### INSTRUCCIÓN
Actualiza los registros cambiando "grassy field" por "open meadow" en todos ellos. Reprodúcelos completos y deja todo lo demás sin modificar.

### LOS REGISTROS
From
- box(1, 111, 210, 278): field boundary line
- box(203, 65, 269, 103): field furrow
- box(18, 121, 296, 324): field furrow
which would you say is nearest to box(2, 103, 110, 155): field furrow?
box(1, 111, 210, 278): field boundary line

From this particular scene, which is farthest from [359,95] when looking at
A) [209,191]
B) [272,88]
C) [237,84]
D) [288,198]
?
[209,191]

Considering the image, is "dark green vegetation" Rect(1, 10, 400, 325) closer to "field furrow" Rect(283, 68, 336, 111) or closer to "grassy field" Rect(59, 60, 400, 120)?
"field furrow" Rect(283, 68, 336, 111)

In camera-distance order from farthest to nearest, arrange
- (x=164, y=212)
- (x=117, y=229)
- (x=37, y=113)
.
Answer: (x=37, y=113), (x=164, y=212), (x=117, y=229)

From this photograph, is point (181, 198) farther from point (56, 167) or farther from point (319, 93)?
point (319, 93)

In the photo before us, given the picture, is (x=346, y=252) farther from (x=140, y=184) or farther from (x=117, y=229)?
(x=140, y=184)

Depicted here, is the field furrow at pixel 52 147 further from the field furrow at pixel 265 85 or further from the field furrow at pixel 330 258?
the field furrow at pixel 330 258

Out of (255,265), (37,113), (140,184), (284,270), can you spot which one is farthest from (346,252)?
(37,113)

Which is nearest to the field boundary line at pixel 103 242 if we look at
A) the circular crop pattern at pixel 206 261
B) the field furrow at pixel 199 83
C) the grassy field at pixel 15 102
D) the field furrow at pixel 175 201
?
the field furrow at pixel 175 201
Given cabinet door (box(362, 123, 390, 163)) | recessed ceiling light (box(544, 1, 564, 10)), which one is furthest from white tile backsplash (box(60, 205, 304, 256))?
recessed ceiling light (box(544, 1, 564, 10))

### RESPUESTA
From
- box(1, 111, 210, 278): field boundary line
- box(203, 65, 269, 103): field furrow
- box(18, 121, 296, 324): field furrow
which would you say is nearest to box(2, 103, 110, 155): field furrow?
box(1, 111, 210, 278): field boundary line

From this particular scene, which is farthest from [359,95] when looking at
A) [209,191]
B) [272,88]
C) [237,84]
D) [288,198]
?
[209,191]

Considering the image, is "dark green vegetation" Rect(1, 10, 400, 325) closer to "field furrow" Rect(283, 68, 336, 111) or closer to "open meadow" Rect(59, 60, 400, 120)?
"field furrow" Rect(283, 68, 336, 111)

In camera-distance order from farthest to nearest, arrange
- (x=164, y=212)
- (x=117, y=229)
- (x=37, y=113)
.
Answer: (x=37, y=113), (x=164, y=212), (x=117, y=229)

From this photograph, is point (181, 198) farther from point (56, 167) or farther from point (319, 93)?
point (319, 93)

In the photo before us, given the picture, is (x=346, y=252) farther from (x=140, y=184) or farther from (x=117, y=229)?
(x=140, y=184)

Depicted here, is the field furrow at pixel 52 147 further from the field furrow at pixel 265 85 or further from the field furrow at pixel 330 258?
the field furrow at pixel 330 258

Out of (255,265), (37,113), (140,184), (284,270), can you spot which one is farthest from (346,252)?
(37,113)

Which is nearest to the field boundary line at pixel 103 242 if we look at
A) the circular crop pattern at pixel 206 261
B) the field furrow at pixel 199 83
C) the open meadow at pixel 15 102
D) the field furrow at pixel 175 201
?
the field furrow at pixel 175 201
Given cabinet door (box(362, 123, 390, 163)) | recessed ceiling light (box(544, 1, 564, 10)), which one is furthest from white tile backsplash (box(60, 205, 304, 256))?
recessed ceiling light (box(544, 1, 564, 10))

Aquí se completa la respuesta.